Nasıl başlasam bilemiyorum, biz zavallı profesyonellerin performans konusudan oldukça hakkı yenilmiştir. Bunun başlıca sebepleri vardır. Çoğu zaman am/yarrak kafalı yöneticinin birkaç kritere takılmasının yanı sıra bizlerin de salaklıkları eklenince doğal olarak hakkımızın yenilmesi de kaçınılmaz olmuştur. 

Ne salaklığı lan diyeceksiniz? Ne salaklığıymış yazayım.

Birinci salaklığımız, anarşist ruhumuzla hareket ediyoruz, yöneticiye sebepsiz bir şekilde mesafeliyiz.(Sana ipnelik yapmayan göt bin yaşasın, her zamanda götlük yapmıyordur ya...) Yani yönetici ile iyi ilişki kurmak yalakalık değildir mantığı bizde işlemiyor. Sonra iletişim odaklı senden yeteneksiz arkadaşın performansta senin ebeni doğurtcağına bin pişman ediyor.

Pişmanım; bende iletişim odaklı olacağım... diye kezbanların yaşadığı ilk cunnilungus orgazmı gibi ağlama sakın... Heleki pişmanlıktan ağladım numaralarına hiç girme... 

Ihım hım... 

Nerede kalmıştık.

İkinci salaklığımızda kalmışız..

Evet salak gibi reklam yapamıyoruz böyle fıtratın ta çırasını sikeyim... Malesef mandingonun yarrağı gibi keşfedilmeyi bekliyoruz. İşimizin kalitesini göstermek ortaya çıkan işi övmek nedir bihaberiz. (Burayı kezbanla bitirmeyeceğim... )

Reklam yapamamızın nedeni taaa çocukluğumuza kadar dayanmaktadır. O konuya da başka zaman girsek iyi olur.
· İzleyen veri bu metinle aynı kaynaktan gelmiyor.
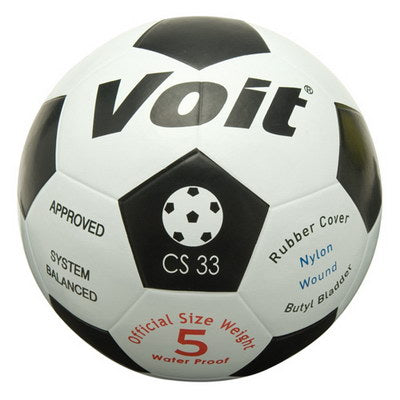 Voit VCS33XXX Rubber Soccer Ball  Size 5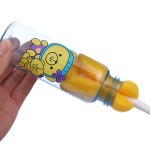 Straight Feeding Bottle Manufacturer - 120ml 240ml BPA Free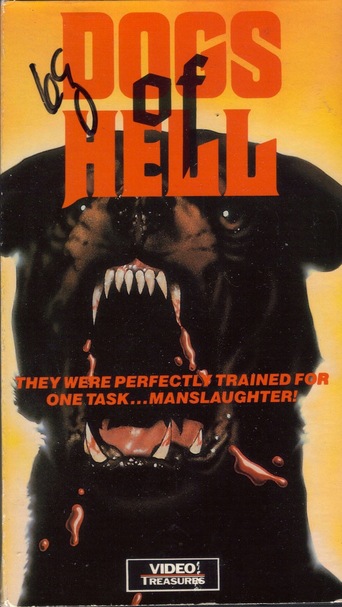 Dogs of Hell - Posters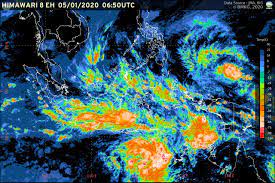 Bmkg beri peringatan dini cuaca ekstrim untuk 20 april 2021, ada pengaruh typhoon surigae. Update Rilis Bmkg Waspada Potensi Cuaca Ekstrem Sepekan Ke Depan 5 12 Januari 2020 Bmkg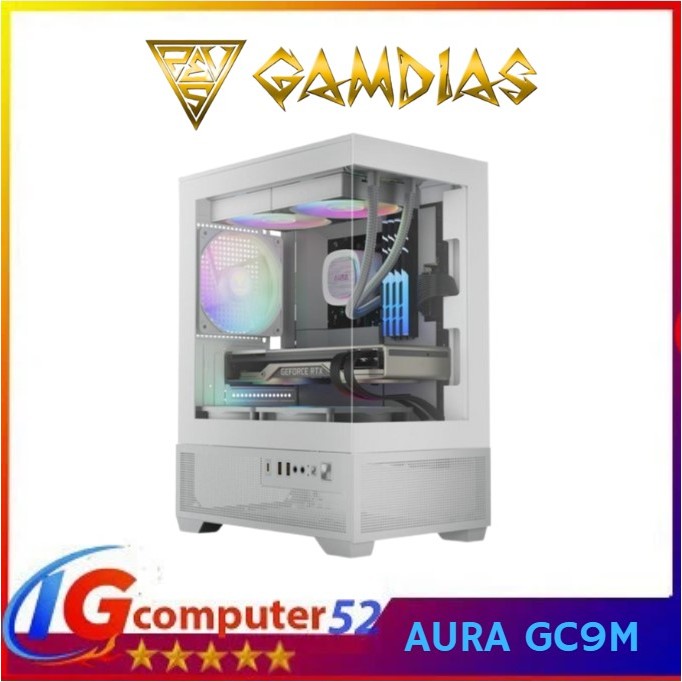 PC Gaming Intel Core i7 7700 ( VGA 8GB + RAM 16GB ) Editing Video & Games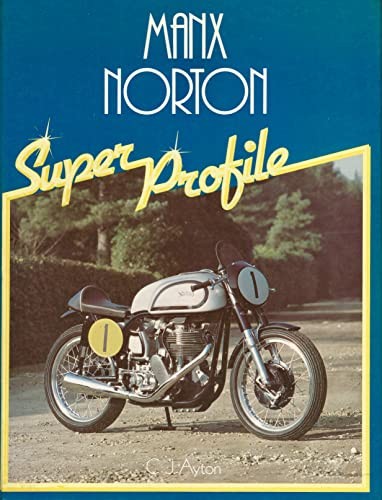 Manx norton - manx, (super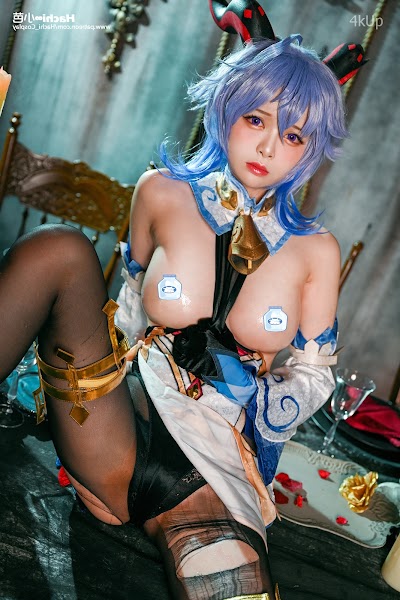 Coser@Hachi_小芭 Ganyu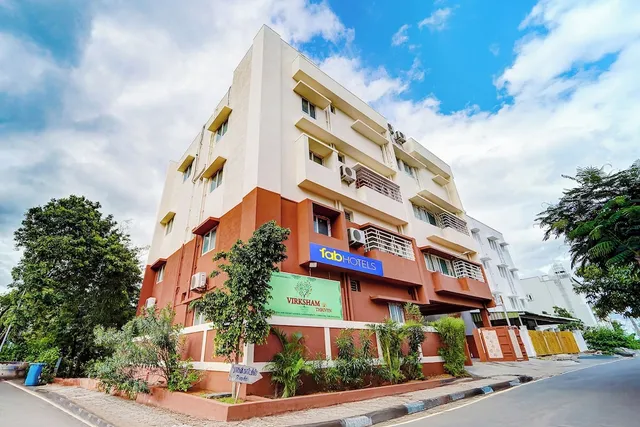 FabHotel Shri Ragavi Gardens - Hotel in Saravanampatty, Coimbatore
Gelelim sonuca; kuzucuklar elbette performansı değerlendirecek yöneticinin çok büyük önemi var. Skor kültürünün olmadığı bir yerde, reklamcı kazanır. (Gavur yukarda bir resim paylaşmış) Size tavsiyem karşı ne kadar reklam yaparsa yapsın, eğer ki işinizde düzgün iseniz, olumsuz geri bildirim almıyorsanız kesinlikle olumsuzluğa düşmeyin.



Son söz yöneticiye; 

Haticeye değil evladım, neticeye zamazingola. 

Alayınızın patronuna selam ederim...

Haaa birde Atasözü koyayım...

İş arkadaşınızın karakteri "Bay Ben Yaptım" , yöneticinizin de "Vay Adamım" karakteri ise sizlere geçmiş olsun arkadaşlar.